(Requirements)
(A) According to the QUANTILE page, which command is equivalent to the QUANTILE command when the order statistic method is used?
(B) Show every line of the entries that contains the word "plank".

-- Start of Selected excerpt --

Dataplot Vol 2 Vol 1

# QUANTILE

Name:
QUANTILE (LET)
Type:
Let Subcommand
Purpose:
Compute a user specified quantile for a variable.
Description:
The qth quantile of a data set is defined as that value where a q fraction of the data is below that value and (1-q) fraction of the data is above that value. For example, the 0.5 quantile is the median.

Dataplot supports two methods for computing the quantile.

The first method is based on the order statistic. The formula is:

$$\hat{X}_q = (1 - r)X_{NI1} + rX_{NI2}$$

where

• X are the observations sorted in ascending order
• NI1 = INT(q*(n+1))
• NI2 = NI1 + 1
• r = q*(n+1) - INT(q*(n+1))

An alternative method is called the Herrell-Davis estimate. This method attempts to provide a lower standard error for Xq by utilizing all the order statistics rather than a single (or a weighted average of two) order statistic. Note that there are cases where the Herrell-Davis has a substantially smaller standard error than the order statistic method. However, there are also cases where the reverse is true.

To compute the Herrell-Davis estimate, do the following:

1. Sort the X in ascending order.

2. A = (n+1)*q - 1

3. B = (n+1)*(1 - q) - 1

4. Wi = BETCDF(i/n,A,B) - BETCDF((i-1)/n,A,B) where BETCDF is the beta cumulative distribution function with shape parameters A and B.

5. $$\hat{X}_q = \sum_{i=1}^{n}{W_{i}X_{i}}$$

Note: The computations for A and B were modified 2/2003 to:

A = (n+1)*q
B = (n+1)*(1 - q)

The original form was from the text in the Wilcox book. However, checking his S+ macros and verifying against the original Herrell and Davis article indicated that the new formulas are the correct ones.

Syntax:
LET <par> = <quant> QUANTILE <y>
<SUBSET/EXCEPT/FOR qualification>
where <y> is the response variable;
<quant> is a number or parameter in the range (0,1) that specifies the desired quantile;
<par> is a parameter where the computed quantile is stored;
and where the <SUBSET/EXCEPT/FOR qualification> is optional.
Examples:
LET A = 0.20 QUANTILE Y

LET XQ = 0.50
LET A = XQ QUANTILE Y SUBSET TAG > 2

Note:
The PERCENTILE command is equivalent to the QUANTILE command using the order statistic method. The only difference is that the requested percentile is given as a percentage between 0 and 100% rather than as a fraction.

-- End of Selected excerpt --
-- Start of Data lines --

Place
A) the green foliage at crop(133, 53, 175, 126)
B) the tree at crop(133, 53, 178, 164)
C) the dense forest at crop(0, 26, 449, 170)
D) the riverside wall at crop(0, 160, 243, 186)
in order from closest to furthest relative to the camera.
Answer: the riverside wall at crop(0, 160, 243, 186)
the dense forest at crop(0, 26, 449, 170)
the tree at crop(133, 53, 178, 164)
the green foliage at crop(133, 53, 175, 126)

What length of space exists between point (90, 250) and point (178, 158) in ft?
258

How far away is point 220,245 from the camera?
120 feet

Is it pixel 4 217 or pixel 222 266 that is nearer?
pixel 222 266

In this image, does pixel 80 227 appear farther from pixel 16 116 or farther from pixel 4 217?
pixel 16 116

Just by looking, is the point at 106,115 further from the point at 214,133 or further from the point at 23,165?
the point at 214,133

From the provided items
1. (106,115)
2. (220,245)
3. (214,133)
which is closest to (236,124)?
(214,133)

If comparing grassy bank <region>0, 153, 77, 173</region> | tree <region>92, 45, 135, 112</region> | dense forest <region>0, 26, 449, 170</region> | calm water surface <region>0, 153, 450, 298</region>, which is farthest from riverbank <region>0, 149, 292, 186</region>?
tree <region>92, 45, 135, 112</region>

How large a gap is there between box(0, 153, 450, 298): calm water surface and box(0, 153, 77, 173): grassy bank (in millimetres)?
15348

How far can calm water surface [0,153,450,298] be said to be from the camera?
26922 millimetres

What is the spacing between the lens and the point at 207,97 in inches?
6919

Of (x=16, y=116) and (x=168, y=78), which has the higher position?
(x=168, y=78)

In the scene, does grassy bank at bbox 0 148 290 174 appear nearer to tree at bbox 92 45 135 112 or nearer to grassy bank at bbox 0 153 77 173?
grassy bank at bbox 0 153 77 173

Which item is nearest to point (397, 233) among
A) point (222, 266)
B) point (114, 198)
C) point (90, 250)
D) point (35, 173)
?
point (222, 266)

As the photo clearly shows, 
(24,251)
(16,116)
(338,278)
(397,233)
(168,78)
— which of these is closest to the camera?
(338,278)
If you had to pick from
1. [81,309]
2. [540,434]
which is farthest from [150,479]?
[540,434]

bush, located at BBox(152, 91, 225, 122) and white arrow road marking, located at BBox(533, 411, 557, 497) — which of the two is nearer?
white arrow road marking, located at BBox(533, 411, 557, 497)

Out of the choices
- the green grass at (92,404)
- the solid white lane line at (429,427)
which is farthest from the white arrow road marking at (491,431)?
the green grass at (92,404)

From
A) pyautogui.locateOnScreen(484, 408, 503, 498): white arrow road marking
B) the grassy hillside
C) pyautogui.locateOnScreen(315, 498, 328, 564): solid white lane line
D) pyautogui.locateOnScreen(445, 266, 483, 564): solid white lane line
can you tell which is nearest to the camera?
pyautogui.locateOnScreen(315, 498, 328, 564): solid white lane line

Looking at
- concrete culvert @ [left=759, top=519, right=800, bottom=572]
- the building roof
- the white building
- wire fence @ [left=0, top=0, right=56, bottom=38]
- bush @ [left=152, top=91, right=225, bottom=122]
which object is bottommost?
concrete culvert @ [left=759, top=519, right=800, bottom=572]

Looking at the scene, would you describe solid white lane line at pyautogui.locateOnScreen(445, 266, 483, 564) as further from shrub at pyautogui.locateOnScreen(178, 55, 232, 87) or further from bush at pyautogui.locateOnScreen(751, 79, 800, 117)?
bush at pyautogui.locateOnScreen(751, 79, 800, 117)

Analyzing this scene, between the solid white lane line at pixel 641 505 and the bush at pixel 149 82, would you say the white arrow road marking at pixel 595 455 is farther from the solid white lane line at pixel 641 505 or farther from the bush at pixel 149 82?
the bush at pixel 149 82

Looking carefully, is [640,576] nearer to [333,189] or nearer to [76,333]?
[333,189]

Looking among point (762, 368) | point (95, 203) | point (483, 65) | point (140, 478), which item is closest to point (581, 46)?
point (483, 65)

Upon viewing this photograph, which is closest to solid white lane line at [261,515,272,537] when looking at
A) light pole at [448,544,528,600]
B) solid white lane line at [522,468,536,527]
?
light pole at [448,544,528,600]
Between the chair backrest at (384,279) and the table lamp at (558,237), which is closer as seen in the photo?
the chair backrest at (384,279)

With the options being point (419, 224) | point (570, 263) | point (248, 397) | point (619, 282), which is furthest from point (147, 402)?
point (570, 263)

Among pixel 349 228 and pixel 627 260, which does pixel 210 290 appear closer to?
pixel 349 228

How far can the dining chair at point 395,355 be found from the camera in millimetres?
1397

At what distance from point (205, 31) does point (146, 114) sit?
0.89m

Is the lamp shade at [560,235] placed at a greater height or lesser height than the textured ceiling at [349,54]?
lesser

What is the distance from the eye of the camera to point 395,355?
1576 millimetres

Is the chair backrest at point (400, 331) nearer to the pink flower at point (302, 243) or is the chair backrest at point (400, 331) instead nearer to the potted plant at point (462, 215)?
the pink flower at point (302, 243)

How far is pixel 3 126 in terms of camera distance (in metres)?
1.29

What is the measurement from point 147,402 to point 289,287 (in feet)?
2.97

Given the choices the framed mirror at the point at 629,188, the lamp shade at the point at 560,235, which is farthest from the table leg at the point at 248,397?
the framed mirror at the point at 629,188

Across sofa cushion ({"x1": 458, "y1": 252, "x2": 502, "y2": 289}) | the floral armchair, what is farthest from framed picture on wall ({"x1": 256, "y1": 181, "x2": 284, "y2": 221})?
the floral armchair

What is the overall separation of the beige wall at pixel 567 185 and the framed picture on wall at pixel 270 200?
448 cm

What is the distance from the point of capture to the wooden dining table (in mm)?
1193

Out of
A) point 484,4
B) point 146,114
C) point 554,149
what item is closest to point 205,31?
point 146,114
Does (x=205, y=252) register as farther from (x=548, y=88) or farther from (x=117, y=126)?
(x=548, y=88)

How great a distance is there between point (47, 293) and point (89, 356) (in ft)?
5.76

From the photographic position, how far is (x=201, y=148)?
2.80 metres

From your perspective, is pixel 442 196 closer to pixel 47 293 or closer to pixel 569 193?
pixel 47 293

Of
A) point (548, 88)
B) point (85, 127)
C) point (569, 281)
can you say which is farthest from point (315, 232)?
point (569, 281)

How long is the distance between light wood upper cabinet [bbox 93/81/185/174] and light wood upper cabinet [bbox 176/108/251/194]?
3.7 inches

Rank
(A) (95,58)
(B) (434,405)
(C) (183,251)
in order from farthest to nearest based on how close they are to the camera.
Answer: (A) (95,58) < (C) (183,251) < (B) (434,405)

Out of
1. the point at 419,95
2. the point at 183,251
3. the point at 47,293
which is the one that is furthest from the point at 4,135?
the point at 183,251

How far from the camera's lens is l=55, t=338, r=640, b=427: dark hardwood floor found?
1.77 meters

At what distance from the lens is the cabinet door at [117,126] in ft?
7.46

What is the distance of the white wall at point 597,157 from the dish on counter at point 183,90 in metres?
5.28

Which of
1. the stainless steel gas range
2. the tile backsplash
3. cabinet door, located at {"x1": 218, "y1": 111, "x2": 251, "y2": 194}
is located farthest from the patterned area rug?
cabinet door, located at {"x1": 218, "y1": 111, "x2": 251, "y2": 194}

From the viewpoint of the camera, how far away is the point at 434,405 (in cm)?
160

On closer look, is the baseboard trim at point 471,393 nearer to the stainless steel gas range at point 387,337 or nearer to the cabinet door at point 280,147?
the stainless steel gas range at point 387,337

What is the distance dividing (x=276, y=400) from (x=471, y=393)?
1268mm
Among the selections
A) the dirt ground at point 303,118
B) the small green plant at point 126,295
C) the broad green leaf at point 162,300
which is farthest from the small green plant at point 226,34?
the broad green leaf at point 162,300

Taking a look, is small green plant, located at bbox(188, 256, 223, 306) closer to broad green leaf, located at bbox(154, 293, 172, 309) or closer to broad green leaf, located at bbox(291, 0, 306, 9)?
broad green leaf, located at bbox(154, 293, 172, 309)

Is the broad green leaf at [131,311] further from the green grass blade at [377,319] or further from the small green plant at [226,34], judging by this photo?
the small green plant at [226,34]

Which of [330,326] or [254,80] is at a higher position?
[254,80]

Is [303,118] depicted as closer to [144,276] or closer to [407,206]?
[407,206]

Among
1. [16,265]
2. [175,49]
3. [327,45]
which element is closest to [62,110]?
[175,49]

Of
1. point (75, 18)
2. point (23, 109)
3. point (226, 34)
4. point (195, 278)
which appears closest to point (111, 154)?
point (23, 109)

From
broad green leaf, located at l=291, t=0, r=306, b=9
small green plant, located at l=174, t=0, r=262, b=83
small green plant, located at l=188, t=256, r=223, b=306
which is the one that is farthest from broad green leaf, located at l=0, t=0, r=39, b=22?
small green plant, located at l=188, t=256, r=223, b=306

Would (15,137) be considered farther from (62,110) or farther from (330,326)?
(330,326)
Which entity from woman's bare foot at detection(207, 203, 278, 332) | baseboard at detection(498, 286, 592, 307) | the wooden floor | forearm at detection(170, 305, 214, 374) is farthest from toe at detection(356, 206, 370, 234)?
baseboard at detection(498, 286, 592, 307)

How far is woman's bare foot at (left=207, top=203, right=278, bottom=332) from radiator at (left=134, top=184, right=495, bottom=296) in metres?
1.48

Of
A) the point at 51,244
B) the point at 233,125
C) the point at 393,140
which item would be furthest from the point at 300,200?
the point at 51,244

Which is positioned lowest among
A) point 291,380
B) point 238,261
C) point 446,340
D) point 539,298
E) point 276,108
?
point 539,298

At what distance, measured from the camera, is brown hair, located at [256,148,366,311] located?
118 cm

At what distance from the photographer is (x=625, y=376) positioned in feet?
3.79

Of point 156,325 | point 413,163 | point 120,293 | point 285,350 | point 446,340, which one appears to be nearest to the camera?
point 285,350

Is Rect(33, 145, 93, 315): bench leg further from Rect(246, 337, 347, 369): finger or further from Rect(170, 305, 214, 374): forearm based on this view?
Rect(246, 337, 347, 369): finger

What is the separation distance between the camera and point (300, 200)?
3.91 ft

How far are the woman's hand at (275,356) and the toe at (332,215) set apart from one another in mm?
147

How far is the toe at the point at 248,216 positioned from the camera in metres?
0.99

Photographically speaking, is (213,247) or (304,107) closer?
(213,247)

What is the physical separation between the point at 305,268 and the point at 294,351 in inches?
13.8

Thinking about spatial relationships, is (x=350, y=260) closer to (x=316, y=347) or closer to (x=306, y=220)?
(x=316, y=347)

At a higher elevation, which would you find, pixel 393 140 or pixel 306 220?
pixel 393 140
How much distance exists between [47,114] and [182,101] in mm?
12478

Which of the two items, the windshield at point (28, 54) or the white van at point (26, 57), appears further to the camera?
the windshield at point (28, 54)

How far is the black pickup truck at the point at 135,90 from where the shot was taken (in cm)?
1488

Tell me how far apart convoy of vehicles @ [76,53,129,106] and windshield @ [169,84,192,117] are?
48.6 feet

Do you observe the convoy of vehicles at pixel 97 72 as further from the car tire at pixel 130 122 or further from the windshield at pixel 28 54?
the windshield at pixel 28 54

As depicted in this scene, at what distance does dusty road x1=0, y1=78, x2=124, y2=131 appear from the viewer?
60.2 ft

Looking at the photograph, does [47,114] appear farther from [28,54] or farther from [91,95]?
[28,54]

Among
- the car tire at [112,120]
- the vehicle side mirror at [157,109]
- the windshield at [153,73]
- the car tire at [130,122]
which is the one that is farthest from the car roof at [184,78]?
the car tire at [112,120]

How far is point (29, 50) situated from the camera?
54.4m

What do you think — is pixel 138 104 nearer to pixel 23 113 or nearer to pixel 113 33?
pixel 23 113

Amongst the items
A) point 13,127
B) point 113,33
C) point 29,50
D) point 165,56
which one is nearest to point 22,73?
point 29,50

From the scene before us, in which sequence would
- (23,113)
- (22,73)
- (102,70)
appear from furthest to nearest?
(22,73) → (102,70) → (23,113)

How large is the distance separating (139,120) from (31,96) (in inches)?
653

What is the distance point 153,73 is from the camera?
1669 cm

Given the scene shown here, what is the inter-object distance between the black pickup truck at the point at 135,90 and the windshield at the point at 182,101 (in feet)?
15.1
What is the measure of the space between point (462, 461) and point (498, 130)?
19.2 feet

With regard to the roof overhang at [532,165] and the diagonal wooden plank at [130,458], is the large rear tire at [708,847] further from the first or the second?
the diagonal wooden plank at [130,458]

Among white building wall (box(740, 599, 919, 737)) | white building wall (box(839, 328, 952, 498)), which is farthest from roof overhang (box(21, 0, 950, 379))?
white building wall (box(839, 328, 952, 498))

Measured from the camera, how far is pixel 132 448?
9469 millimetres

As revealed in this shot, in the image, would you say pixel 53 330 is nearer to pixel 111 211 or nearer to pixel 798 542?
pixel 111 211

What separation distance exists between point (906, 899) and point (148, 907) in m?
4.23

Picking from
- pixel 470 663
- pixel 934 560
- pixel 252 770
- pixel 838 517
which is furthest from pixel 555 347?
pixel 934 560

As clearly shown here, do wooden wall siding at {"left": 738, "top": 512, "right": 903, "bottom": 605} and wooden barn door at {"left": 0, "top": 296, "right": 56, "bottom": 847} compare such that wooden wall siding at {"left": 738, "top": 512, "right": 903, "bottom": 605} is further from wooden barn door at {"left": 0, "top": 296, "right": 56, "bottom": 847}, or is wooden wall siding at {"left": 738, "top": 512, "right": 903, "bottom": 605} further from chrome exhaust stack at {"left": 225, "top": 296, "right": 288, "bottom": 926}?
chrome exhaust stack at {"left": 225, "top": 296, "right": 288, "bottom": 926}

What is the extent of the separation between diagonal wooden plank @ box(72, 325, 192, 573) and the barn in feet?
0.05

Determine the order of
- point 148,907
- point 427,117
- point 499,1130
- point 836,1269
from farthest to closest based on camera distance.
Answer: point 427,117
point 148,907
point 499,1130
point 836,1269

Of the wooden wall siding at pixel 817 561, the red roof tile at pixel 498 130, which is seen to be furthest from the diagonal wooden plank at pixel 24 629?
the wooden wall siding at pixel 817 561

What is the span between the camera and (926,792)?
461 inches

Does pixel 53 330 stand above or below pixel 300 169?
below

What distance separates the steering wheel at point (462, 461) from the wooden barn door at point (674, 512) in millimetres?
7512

-- End of Data lines --

(Solved tasks)
(A) The PERCENTILE command.

(B)
With regard to the roof overhang at [532,165] and the diagonal wooden plank at [130,458], is the large rear tire at [708,847] further from the first or the second?
the diagonal wooden plank at [130,458]
What is the extent of the separation between diagonal wooden plank @ box(72, 325, 192, 573) and the barn in feet?
Of the wooden wall siding at pixel 817 561, the red roof tile at pixel 498 130, which is seen to be furthest from the diagonal wooden plank at pixel 24 629?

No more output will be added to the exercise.